June 21, 2021 (Source) — NOT FOR DISTRIBUTION TO U.S. NEWSWIRE SERVICES OR FOR RELEASE, PUBLICATION, DISTRIBUTION OR DISSEMINATION DIRECTLY, OR INDIRECTLY, IN WHOLE OR IN PART, IN OR INTO THE UNITED STATES.
Fission 3.0 Corp. (the “Company“) (TSX-V: FUU) Announces the closing of a previously announced Private Placement (May 5, 2021) for gross proceeds of $1,195,483 CAD. The closing of this Private Placement results in issuance of 11,954,831 Units. Each Unit consists of one common share (“Common Share”) priced at 10 cents and one half of one warrant (“Warrant”). Each whole Warrant entitles the holder to purchase one additional Common Share at 15 cents for a period of two years from the closing of the Private Placement.
All securities issued under this Private Placement will be subject to a hold period expiring four months and one day from the date of closing.
Proceeds of financing will be used for future exploration work on the Company’s projects, corporate development, and general corporate and working capital purposes.
In connection with this Private Placement, the Company will pay a total of $28,000 in cash to a registered finder.
Closing of this Private Placement is subject to final approval by the TSX Venture Exchange.
About Fission 3.0 Corp.
Fission 3.0 Corp. is a Canadian based resource company specializing in the strategic acquisition, exploration and development of uranium properties and is headquartered in Kelowna, British Columbia. Common Shares are listed on the TSX Venture Exchange under the symbol “FUU”.
ON BEHALF OF THE BOARD
“Dev Randhawa”
Dev Randhawa, CEO
For more information please contact [email protected]

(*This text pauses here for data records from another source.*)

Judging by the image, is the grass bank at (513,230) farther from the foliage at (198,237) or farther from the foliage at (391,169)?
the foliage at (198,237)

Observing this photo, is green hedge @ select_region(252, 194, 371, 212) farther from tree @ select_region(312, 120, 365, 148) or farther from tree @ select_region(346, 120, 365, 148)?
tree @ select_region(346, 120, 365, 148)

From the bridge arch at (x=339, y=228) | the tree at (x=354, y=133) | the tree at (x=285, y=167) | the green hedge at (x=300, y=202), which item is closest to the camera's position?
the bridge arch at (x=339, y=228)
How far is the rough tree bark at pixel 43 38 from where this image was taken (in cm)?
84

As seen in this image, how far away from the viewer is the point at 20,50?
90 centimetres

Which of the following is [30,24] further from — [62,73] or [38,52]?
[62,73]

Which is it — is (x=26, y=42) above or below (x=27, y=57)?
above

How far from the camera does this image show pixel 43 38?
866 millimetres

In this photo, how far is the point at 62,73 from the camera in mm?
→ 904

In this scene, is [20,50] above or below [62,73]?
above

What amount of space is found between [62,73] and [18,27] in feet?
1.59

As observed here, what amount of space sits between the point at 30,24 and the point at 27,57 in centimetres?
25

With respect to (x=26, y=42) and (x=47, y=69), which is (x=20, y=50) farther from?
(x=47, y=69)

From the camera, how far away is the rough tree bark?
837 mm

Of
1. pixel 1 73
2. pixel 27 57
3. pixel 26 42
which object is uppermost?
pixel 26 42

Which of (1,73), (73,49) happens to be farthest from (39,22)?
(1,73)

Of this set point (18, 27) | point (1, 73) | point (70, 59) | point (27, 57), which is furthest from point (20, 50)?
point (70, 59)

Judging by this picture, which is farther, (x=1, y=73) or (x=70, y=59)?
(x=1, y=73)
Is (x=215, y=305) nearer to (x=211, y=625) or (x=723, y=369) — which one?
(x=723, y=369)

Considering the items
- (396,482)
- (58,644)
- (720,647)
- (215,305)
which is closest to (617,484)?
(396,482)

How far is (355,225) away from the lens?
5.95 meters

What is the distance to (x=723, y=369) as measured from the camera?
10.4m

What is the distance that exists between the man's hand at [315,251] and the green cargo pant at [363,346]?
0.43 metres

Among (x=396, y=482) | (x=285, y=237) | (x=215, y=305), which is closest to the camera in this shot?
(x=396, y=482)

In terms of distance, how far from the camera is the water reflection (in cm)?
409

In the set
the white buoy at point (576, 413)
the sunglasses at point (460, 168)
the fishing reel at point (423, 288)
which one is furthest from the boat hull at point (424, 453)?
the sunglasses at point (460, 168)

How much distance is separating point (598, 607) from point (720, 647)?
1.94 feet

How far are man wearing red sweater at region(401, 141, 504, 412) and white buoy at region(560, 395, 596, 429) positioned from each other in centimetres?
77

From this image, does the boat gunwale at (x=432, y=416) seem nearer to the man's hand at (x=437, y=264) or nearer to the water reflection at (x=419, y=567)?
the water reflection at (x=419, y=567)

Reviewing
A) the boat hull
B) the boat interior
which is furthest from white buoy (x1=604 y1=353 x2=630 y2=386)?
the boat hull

Neither the TSX Venture Exchange nor its Regulation Services Provider (as that term is defined in the policies of the TSX Venture Exchange) accepts responsibility for the adequacy or accuracy of this news release.
Cautionary Statement Regarding Forward Looking Information
This news release contains “forward‐looking information or statements” within the meaning of applicable securities laws, which may include, without limitation, statements that address the Company’s plans for its properties/projects, the closing of the private placement and use of funds, other statements relating to the technical, financial and business prospects of the Company, and other matters. All statements in this news release, other than statements of historical facts, that address events or developments that the Company expects to occur, are forward-looking statements. Although the Company believes the expectations expressed in such forward-looking statements are based on reasonable assumptions, such statements are not guarantees of future performance and actual results may differ materially from those in the forward-looking statements. Such statements and information are based on numerous assumptions regarding present and future business strategies and the environment in which the Company will operate in the future, including the price of metals, the ability to achieve its goals, that general business and economic conditions will not change in a material adverse manner. Such forward-looking information reflects the Company’s views with respect to future events and is subject to risks, uncertainties and assumptions, including those filed under the Company’s profile on SEDAR at www.sedar.com.